**Given passage:**
How much time is your kid spending with screens? It could be harming them

Local News

This week is National Screen-Free Week – a week dedicated to limiting screen time for kids.

The American Academy of Pediatrics just released new recommendations for children’s screen time limits.

They say more screen time and less physical activity can lead to more distress.

“We’re now seeing studies come out that are showing the correlation between kids spending too much time on their screens and kids struggling with anxiety and depression and suicidal thoughts,” says digital addiction activist Collin Kartchner.

We asked some Local 5 parents with kids between the ages of 3-11 why screens are so prevalent in households and how they monitor their kids’ time on devices.

“I think all too often it’s too easy for us to say, ‘Oh you’re busy, you’re running around, you’re running errands, here’s a device, occupy yourself for a half an hour,'” says Luke Sampe.

“For me, it’s roughly 90 minutes to 2 hours,” says Burke Griffin. “I kind of base it on what’s the weather like outside. If the kids get home from school and it’s nice out, they don’t touch anything until after dinner.”

How much is too much?

For children five years and younger screen time should be no more than an hour.

18 months and younger shouldn’t have screen time outside of video chats.

Research shows less time on screens equals better well being.

“It is addicting for some of these kids, that once you get on them, I have to say, ‘Hey!’ to them three times before they look up from their phone or their kindle,” says Griffin. “So I try to restrict it as much as possible.”

Dataset entries
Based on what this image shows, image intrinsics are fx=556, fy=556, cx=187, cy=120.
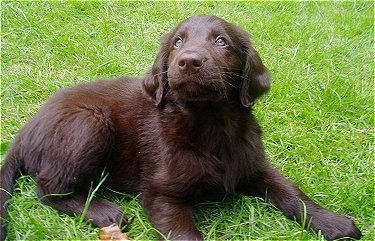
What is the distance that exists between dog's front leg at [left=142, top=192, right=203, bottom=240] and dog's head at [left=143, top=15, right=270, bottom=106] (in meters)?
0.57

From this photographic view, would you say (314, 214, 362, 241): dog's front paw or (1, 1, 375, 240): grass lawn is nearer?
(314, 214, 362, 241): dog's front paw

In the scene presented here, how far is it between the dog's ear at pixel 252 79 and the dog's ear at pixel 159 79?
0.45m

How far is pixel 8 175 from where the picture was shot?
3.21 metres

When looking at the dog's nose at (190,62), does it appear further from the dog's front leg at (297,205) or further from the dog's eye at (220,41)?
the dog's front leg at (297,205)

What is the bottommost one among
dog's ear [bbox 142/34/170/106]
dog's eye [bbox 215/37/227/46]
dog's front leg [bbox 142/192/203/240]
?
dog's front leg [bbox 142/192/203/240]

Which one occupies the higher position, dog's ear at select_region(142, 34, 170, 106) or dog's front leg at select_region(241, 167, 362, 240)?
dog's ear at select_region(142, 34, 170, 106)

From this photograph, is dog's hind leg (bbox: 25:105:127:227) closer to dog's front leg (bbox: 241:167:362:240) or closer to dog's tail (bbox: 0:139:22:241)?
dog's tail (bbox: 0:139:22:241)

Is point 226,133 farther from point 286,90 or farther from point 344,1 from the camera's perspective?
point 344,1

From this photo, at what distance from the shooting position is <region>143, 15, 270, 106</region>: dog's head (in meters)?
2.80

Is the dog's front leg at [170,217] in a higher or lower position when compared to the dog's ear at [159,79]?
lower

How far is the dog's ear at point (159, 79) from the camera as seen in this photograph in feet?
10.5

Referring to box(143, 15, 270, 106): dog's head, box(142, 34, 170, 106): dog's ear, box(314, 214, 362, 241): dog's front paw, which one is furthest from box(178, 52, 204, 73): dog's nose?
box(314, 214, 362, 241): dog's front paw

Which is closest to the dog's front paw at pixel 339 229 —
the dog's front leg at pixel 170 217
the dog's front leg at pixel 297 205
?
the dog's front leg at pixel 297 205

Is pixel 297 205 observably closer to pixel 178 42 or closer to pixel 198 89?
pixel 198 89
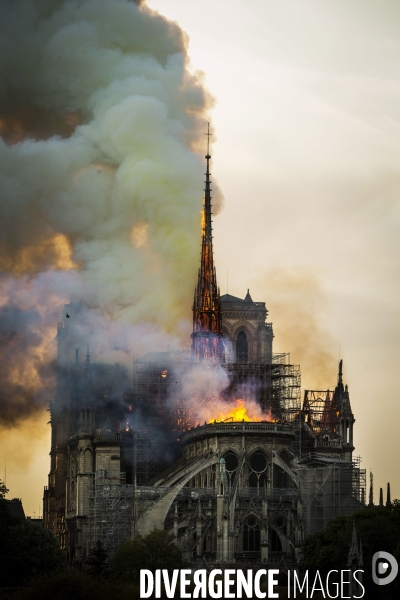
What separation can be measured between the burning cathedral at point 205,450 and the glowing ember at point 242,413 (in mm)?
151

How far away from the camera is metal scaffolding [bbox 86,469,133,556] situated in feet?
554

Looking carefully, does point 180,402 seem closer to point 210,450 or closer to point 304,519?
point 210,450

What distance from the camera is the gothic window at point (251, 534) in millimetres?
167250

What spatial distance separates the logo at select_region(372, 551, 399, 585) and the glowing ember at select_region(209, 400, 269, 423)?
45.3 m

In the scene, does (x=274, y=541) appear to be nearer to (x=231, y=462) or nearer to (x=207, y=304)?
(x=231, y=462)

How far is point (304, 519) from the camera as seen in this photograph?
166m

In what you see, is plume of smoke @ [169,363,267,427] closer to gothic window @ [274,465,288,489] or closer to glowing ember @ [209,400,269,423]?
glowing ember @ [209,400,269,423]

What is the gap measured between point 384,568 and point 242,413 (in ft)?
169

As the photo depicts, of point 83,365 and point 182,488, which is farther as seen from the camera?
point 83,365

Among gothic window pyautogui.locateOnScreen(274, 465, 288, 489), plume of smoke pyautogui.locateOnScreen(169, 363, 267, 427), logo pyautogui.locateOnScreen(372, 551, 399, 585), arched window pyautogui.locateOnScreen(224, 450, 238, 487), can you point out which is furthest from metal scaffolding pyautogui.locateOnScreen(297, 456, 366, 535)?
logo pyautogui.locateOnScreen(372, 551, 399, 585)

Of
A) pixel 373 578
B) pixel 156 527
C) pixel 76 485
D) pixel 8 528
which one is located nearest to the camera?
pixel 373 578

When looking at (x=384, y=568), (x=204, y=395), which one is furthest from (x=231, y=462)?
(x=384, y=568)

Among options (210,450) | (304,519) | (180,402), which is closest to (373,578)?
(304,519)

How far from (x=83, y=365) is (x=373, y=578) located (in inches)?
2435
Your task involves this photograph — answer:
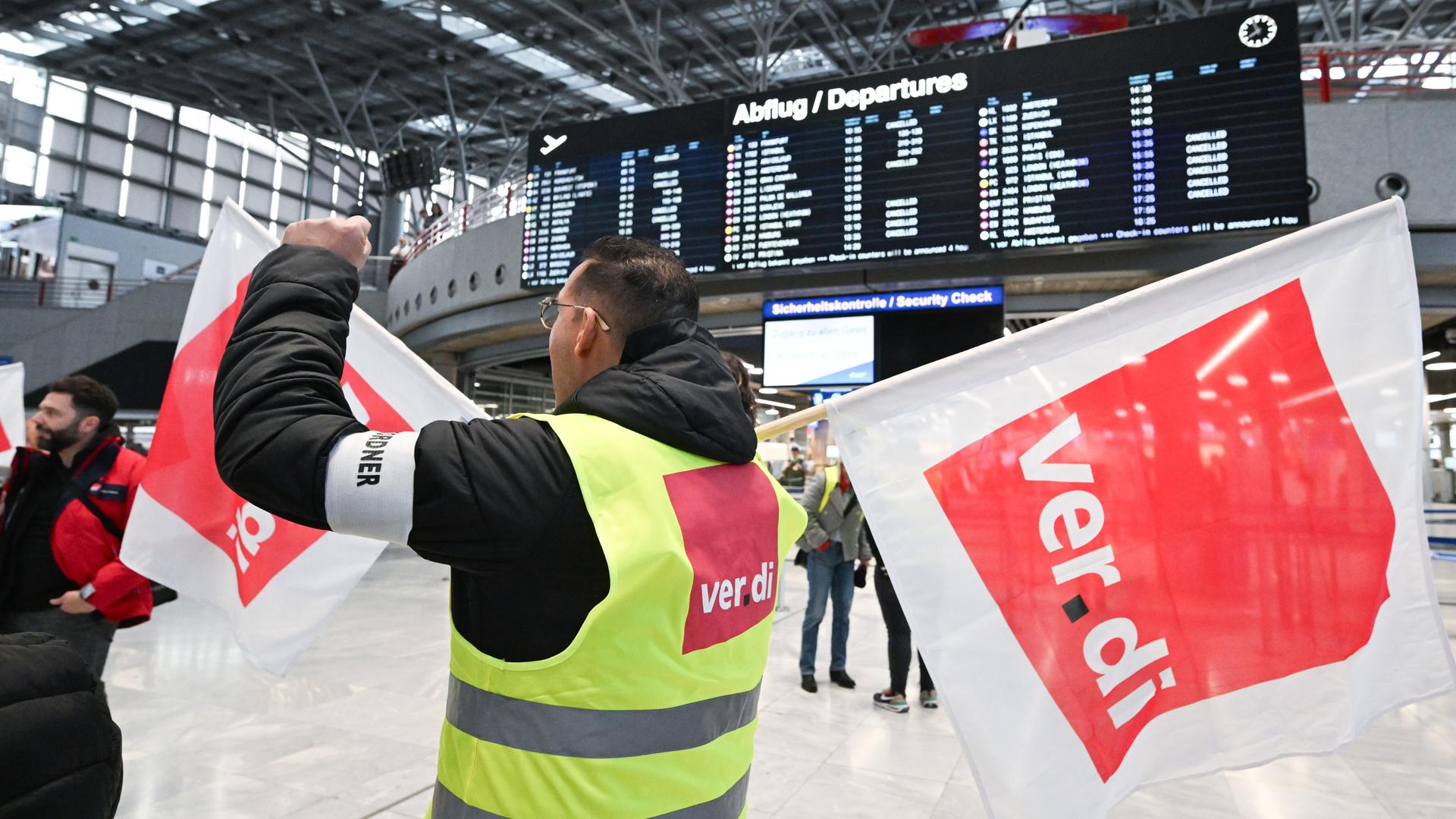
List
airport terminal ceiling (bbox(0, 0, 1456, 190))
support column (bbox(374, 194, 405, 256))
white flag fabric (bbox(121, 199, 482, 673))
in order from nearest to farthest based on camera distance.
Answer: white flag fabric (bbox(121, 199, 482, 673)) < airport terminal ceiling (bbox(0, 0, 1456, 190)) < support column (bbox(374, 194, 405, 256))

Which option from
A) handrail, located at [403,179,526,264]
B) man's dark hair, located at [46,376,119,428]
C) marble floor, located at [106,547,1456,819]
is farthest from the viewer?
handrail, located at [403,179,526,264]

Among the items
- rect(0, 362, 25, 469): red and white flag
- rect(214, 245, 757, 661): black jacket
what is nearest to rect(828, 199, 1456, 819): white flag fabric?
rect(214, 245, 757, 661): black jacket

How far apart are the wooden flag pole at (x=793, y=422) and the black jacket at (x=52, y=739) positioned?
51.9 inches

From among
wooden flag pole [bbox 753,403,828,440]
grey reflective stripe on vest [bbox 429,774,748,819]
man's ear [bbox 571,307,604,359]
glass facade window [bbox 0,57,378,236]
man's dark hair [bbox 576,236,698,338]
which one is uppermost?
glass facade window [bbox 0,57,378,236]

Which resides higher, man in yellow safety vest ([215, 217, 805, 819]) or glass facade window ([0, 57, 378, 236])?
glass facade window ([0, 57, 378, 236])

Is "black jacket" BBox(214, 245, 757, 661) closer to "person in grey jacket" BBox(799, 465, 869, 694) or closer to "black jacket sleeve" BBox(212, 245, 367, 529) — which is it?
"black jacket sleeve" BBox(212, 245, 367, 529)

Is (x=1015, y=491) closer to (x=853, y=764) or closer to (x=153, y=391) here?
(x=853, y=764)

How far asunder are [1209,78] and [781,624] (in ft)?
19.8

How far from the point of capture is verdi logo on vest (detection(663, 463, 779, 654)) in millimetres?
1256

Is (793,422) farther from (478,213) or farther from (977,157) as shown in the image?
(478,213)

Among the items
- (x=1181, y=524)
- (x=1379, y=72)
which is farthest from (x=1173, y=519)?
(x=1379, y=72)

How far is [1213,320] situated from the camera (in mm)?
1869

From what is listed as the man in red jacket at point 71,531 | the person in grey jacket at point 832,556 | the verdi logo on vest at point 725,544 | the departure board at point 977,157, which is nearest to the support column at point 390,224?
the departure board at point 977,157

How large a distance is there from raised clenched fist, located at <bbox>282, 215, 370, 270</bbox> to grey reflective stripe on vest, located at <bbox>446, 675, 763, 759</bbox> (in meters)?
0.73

...

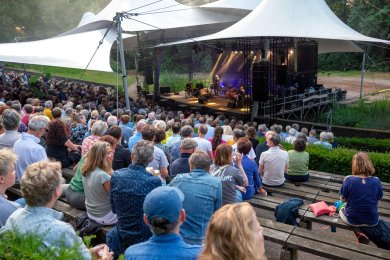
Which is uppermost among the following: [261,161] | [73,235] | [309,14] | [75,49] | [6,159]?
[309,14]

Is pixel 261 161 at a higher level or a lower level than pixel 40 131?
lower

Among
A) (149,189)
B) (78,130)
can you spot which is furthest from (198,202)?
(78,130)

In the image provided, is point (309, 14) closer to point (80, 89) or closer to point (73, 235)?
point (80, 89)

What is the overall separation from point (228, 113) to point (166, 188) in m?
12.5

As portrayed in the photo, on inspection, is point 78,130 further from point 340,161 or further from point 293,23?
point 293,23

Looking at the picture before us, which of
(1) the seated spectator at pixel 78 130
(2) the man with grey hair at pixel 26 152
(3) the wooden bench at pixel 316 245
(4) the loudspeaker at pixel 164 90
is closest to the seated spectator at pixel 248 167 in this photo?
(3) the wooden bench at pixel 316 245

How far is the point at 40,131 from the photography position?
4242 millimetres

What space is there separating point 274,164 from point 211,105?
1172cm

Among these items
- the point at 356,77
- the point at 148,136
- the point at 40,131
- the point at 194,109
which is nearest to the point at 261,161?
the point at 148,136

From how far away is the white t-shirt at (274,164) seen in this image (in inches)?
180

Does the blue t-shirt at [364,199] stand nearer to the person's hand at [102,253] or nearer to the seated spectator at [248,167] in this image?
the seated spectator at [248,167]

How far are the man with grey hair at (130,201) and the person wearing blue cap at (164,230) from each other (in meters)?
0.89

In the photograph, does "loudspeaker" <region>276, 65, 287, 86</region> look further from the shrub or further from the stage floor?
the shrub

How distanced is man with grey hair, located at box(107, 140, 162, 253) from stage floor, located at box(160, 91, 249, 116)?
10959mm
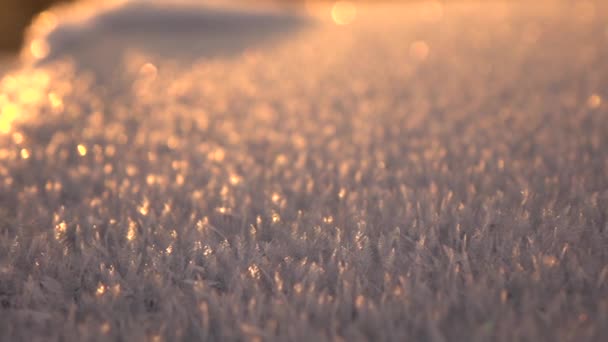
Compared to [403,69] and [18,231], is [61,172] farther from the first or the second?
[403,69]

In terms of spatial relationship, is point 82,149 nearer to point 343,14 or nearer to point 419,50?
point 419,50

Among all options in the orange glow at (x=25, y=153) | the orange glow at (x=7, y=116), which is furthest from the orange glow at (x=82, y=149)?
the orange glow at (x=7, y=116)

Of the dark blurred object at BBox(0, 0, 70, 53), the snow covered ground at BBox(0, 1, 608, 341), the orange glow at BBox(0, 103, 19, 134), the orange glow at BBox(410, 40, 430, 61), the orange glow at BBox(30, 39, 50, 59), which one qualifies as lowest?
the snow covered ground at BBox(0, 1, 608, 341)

**Prompt:** Continue the news story about kids' screen time, starting right after its last sentence.

**Response to this task:**
“We do get on her a little bit and say you need to cut down on the phone just a little bit more,” says Michael Conroy. “What we try to do is make sure we plan something as a family so she’s able to do something constructive instead of just sitting there on her hands not doing anything.”

There’s no denying the technology is here and it’s going to stay.

So it’s up to parents to decide how it can benefit their child or if it won’t.

“I didn’t want to get her a tablet just so she could be a kid, but then I also feel like if I don’t get her one then I’m holding her back,” says Stacy Degrave. “Because you look at schools now and right away the kids do all their books on tablets and write on tablets so I don’t know if I like that or hate it, but I mean it is what it is and you kind of have to get on board.”

The American Academy of Pediatrics says if kids younger than two years of age have screen time it should be spent watching only high-quality programming with their parents.